- [EXERCISE PROMPT]
Where does the word "viewBox" show up in the data? Please find each such line and copy it.

- [PROVIDED DATA]
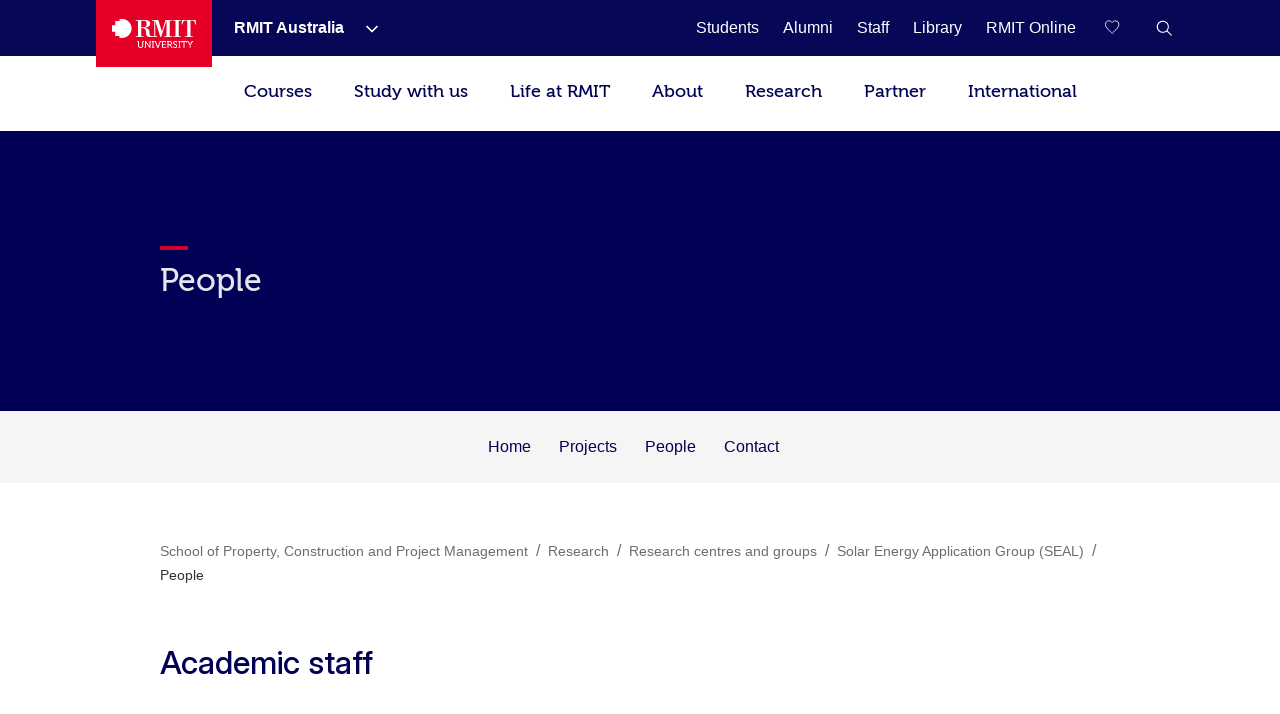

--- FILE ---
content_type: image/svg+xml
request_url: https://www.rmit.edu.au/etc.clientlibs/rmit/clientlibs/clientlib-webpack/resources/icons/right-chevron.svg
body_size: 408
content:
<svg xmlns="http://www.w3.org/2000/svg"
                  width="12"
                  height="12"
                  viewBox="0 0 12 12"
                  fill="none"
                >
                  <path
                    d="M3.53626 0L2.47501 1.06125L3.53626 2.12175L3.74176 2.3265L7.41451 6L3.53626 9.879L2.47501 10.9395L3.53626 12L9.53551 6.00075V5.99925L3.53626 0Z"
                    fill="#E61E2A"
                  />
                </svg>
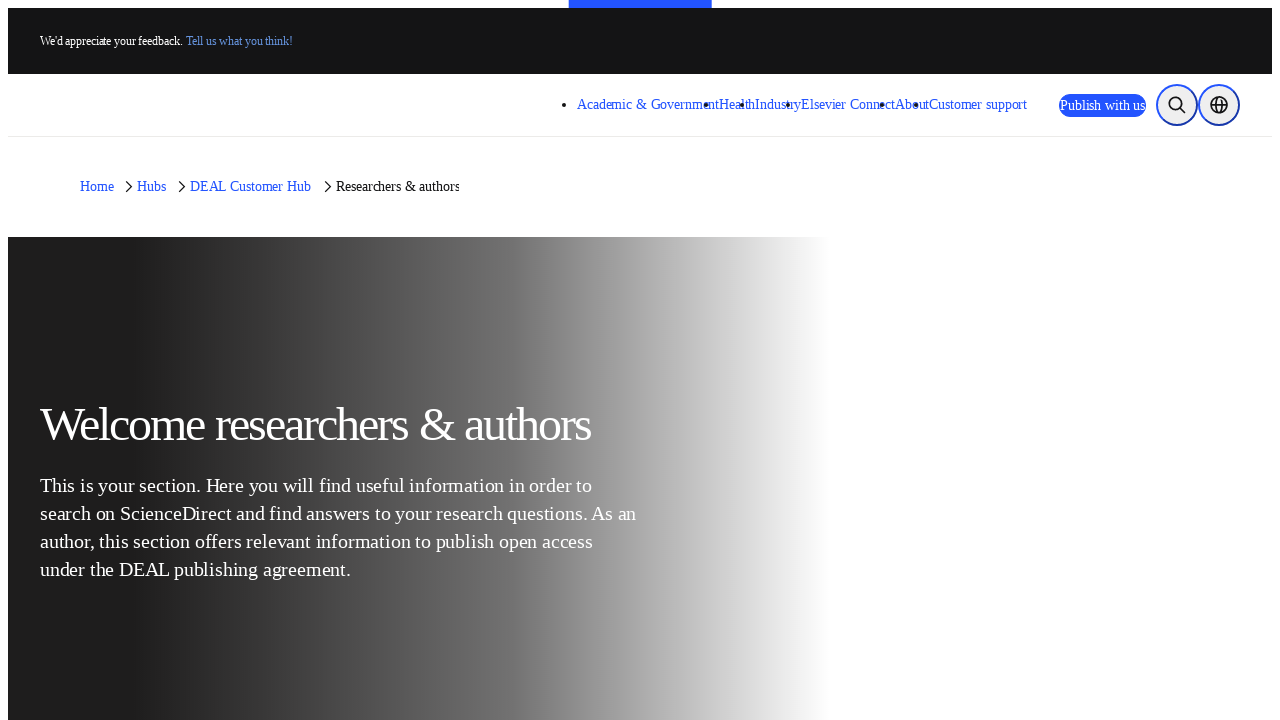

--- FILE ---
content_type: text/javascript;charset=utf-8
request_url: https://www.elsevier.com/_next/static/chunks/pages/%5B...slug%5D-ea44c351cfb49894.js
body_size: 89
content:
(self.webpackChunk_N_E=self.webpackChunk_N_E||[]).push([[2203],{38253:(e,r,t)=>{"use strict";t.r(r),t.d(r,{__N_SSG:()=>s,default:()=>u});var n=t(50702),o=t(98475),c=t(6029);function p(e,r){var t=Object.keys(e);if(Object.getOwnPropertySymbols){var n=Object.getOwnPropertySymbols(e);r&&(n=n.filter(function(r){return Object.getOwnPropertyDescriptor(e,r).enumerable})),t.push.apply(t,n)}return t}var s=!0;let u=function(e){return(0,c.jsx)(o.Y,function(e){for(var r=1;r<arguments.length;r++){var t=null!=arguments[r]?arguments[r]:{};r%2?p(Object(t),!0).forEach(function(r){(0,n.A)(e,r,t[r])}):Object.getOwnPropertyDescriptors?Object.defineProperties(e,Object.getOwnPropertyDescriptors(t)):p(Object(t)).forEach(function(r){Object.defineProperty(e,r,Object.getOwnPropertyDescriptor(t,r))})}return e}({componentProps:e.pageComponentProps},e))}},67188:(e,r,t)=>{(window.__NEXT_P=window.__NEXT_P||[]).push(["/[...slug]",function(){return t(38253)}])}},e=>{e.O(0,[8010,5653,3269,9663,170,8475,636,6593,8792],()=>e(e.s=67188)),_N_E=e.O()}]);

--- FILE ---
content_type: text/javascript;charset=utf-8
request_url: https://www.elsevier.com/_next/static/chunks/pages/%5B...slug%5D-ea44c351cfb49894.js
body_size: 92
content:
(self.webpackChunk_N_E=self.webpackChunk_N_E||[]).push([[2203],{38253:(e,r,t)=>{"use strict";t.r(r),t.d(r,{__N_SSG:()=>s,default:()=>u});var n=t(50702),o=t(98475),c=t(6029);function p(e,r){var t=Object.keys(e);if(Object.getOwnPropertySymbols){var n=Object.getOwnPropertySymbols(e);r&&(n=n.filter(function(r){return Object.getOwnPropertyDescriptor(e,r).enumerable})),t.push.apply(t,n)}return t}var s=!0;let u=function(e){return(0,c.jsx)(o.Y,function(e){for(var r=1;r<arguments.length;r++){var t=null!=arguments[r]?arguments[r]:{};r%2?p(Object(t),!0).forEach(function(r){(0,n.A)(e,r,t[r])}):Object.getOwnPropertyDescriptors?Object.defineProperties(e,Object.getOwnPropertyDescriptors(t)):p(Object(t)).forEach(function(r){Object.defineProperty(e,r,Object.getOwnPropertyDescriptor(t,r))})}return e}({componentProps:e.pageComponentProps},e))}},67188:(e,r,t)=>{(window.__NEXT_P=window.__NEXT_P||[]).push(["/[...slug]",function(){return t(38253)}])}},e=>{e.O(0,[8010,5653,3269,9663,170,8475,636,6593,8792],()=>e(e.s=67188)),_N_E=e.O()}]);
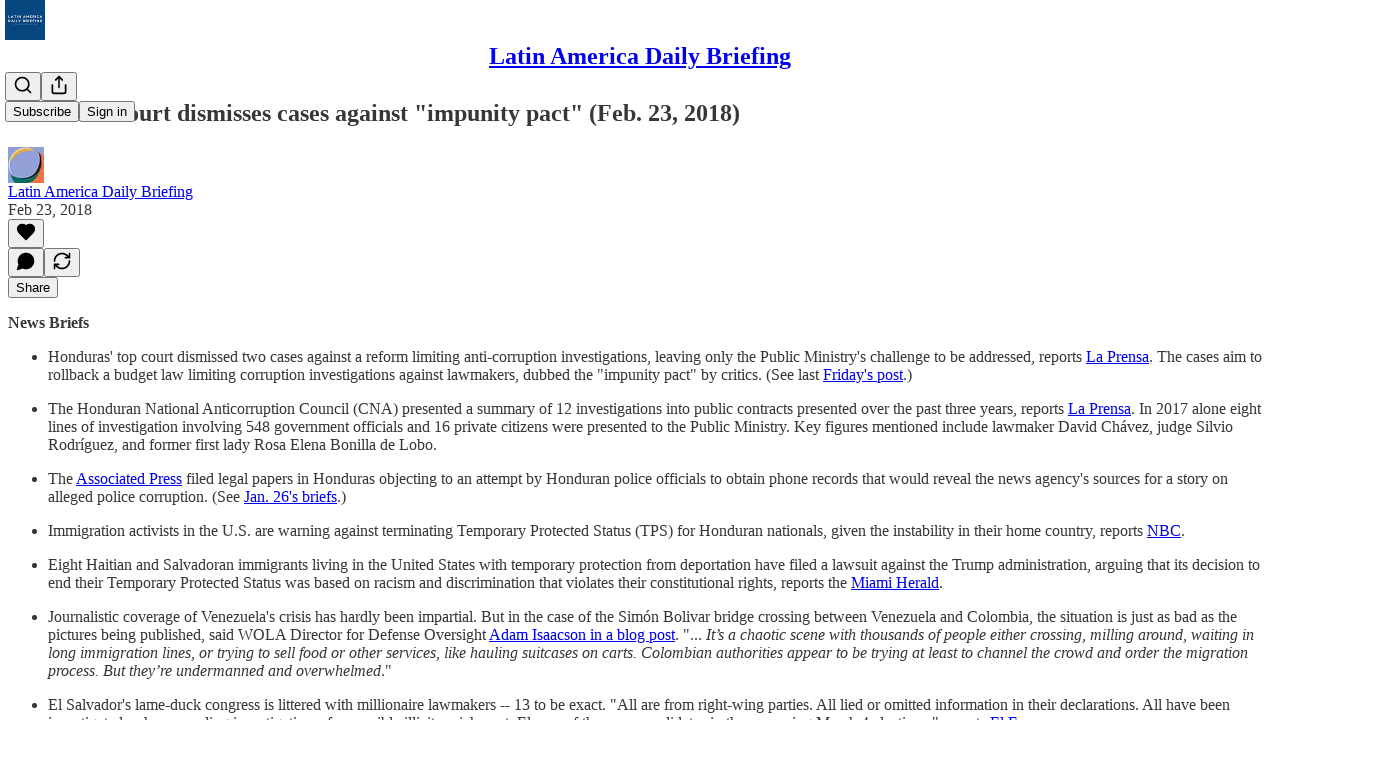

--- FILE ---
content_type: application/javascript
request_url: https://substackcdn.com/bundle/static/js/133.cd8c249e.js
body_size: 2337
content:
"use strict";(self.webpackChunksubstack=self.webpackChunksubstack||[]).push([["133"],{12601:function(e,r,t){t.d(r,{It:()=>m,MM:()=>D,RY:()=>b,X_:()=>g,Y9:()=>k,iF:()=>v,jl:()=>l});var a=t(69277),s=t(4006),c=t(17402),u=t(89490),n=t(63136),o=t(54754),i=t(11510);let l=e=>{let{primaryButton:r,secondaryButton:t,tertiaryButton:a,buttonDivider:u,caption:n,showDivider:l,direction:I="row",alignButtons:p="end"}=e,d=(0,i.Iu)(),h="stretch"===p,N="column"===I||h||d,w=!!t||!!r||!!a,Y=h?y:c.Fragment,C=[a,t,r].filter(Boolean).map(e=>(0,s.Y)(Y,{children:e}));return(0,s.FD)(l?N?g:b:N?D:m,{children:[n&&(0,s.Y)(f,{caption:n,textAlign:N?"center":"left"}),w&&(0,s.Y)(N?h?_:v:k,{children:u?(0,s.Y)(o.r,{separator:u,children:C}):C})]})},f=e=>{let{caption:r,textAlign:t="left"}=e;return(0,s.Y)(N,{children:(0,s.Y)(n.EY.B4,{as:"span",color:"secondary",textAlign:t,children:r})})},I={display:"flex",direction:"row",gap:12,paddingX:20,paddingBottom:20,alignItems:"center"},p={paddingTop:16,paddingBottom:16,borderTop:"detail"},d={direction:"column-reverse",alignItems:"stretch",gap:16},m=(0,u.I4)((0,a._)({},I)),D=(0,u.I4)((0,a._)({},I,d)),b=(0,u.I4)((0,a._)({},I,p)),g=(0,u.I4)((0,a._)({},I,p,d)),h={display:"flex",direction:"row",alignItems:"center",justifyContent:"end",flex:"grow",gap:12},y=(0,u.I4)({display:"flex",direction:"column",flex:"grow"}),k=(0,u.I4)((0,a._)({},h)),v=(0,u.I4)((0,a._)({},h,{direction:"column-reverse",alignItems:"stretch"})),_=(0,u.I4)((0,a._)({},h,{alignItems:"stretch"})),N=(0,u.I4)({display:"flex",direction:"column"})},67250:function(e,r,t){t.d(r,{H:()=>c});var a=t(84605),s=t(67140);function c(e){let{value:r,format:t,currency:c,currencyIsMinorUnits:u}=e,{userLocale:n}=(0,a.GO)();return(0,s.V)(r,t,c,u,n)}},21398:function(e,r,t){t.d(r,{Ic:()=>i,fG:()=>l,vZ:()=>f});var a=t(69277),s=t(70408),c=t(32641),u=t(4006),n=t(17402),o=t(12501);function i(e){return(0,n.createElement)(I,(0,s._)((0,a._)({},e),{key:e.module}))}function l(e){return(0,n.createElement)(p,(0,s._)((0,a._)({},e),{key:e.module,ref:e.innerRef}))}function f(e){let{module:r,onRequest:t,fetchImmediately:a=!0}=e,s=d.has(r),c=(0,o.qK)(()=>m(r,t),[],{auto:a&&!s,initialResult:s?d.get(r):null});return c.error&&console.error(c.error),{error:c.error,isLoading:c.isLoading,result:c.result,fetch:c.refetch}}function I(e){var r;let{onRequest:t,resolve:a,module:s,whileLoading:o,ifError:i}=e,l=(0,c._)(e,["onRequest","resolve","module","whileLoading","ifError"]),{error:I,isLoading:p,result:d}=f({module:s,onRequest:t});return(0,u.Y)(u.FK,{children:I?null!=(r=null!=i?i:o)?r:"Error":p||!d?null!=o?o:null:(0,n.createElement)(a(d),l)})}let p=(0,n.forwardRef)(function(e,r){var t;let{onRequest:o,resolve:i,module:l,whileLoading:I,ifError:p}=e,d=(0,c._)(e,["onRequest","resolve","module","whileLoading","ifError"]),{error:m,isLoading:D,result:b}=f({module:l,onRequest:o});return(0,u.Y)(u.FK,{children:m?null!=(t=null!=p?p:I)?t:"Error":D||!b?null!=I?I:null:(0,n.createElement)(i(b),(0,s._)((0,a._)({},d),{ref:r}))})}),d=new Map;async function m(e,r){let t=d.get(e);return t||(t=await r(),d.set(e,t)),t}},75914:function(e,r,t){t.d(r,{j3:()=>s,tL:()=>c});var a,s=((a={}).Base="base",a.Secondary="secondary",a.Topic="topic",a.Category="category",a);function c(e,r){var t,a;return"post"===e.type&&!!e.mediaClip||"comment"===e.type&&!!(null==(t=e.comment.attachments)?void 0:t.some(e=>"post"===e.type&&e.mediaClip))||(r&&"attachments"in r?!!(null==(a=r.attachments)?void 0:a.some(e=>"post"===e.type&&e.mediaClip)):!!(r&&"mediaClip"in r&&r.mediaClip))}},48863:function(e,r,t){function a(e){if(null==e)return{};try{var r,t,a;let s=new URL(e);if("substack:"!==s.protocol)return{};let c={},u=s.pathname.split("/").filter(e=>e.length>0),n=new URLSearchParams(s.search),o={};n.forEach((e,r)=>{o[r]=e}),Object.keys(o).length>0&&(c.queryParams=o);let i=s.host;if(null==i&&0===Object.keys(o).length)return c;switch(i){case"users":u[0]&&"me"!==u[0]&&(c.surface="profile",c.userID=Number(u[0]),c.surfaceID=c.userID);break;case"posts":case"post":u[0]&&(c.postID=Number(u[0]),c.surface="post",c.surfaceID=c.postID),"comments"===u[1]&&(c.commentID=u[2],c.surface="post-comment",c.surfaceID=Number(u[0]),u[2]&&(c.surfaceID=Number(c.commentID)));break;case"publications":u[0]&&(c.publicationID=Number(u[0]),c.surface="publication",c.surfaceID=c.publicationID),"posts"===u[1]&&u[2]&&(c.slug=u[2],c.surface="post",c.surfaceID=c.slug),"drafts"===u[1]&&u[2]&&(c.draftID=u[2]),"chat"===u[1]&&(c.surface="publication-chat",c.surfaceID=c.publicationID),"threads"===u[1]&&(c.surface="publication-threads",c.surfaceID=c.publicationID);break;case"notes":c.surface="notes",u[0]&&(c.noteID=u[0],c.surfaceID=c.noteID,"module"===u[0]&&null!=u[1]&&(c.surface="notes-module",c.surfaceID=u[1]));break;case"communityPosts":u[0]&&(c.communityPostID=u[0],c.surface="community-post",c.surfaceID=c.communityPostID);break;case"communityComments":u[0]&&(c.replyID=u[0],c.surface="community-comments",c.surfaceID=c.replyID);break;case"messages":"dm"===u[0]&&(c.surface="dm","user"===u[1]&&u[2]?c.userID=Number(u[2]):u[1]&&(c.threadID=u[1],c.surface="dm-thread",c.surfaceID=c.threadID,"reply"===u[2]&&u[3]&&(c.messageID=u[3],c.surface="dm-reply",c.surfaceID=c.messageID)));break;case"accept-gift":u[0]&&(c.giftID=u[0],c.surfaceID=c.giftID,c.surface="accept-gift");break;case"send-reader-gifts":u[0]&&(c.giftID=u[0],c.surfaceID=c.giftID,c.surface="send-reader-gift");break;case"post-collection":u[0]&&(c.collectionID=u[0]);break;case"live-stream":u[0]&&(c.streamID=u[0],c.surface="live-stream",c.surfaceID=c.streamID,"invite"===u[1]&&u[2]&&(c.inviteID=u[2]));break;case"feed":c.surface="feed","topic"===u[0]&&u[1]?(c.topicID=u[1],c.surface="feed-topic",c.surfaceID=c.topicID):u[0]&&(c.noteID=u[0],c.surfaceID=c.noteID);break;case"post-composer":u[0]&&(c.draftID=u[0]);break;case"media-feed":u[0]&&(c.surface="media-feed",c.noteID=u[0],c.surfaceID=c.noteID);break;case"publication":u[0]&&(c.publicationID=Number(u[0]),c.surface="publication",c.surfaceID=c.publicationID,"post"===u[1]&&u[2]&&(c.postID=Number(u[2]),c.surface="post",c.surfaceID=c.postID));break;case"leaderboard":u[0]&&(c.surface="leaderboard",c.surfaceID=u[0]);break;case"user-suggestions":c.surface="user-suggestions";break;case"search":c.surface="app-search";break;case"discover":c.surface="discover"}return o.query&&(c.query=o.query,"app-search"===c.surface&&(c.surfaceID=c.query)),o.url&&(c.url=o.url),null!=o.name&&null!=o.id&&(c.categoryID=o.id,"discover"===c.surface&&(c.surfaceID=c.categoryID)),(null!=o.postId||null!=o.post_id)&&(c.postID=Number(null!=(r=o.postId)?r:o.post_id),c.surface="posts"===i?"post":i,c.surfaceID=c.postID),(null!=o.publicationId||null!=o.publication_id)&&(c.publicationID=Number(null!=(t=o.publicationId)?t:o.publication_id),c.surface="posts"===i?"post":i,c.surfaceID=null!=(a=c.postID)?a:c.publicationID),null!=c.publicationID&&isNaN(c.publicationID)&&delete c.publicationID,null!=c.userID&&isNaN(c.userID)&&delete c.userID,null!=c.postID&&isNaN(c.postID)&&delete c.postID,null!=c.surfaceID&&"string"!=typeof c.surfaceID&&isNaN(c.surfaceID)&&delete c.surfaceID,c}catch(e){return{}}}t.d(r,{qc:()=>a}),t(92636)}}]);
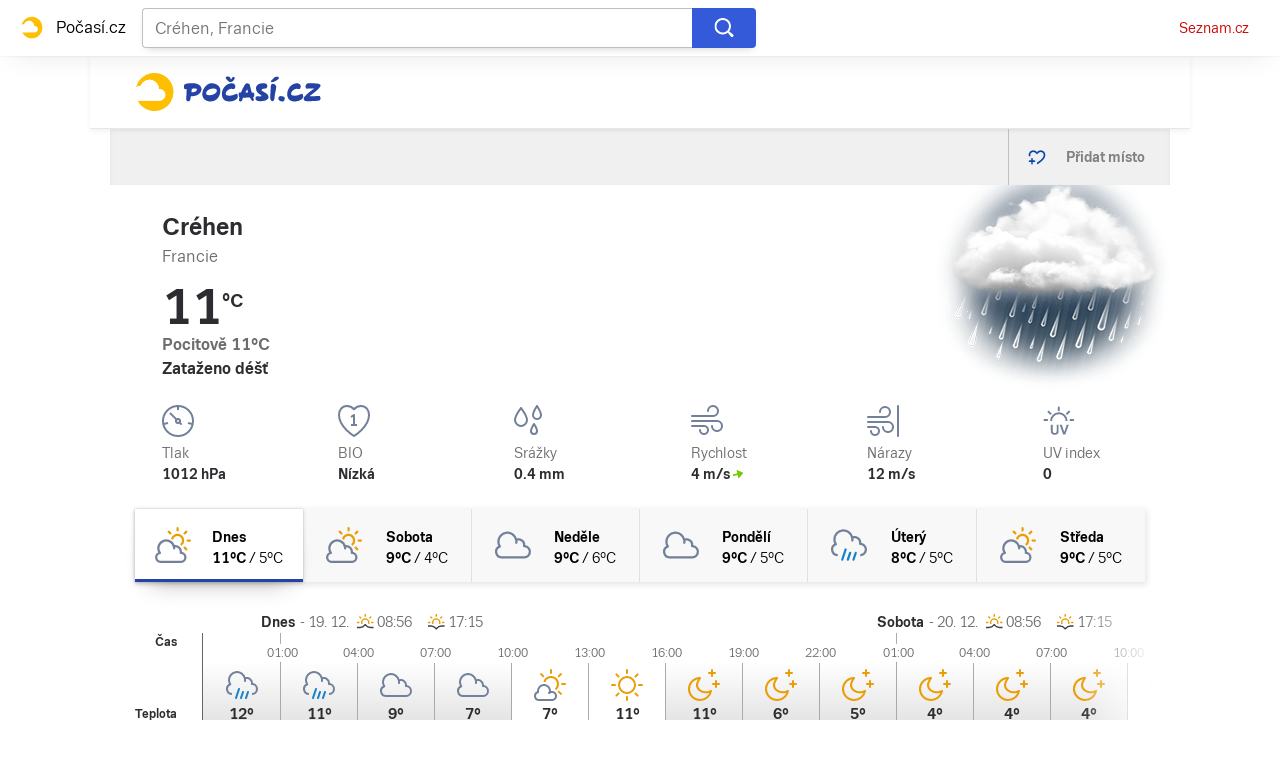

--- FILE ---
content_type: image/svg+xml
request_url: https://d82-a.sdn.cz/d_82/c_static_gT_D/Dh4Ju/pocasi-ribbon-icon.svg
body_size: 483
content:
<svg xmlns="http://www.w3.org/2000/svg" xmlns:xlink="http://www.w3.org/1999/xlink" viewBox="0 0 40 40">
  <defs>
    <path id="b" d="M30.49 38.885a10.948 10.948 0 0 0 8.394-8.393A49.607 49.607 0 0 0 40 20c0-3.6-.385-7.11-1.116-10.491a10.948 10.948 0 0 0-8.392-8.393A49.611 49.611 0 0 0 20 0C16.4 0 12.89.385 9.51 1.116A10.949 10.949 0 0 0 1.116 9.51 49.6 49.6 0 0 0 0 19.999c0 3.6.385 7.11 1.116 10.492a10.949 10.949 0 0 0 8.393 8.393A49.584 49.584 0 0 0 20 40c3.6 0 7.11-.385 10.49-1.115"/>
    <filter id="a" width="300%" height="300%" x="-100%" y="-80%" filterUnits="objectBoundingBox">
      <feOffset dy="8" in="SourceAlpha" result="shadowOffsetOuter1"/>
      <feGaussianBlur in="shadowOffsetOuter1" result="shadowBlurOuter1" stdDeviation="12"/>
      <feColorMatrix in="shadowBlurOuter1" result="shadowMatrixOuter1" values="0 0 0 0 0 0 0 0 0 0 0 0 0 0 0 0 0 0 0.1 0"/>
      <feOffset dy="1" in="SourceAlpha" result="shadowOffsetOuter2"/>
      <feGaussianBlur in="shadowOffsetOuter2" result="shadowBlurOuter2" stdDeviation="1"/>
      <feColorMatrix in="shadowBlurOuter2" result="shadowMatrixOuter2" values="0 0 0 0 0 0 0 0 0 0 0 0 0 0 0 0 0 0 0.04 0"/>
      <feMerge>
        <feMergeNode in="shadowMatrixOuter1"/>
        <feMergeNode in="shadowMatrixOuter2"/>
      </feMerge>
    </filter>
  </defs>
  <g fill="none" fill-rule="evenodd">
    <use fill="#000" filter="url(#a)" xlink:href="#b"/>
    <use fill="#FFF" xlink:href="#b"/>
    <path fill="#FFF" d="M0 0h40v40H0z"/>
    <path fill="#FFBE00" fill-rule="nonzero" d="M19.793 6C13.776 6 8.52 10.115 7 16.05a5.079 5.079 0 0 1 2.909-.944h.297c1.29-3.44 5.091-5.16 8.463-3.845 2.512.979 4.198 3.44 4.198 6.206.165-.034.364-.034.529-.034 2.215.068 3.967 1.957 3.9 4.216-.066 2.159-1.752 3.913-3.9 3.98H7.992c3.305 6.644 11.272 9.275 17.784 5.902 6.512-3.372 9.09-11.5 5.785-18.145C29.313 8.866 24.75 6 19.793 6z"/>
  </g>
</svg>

- [SOLUTION FOR THIS PROBLEM]
                  viewBox="0 0 12 12"
<svg xmlns="http://www.w3.org/2000/svg" xmlns:xlink="http://www.w3.org/1999/xlink" viewBox="0 0 40 40">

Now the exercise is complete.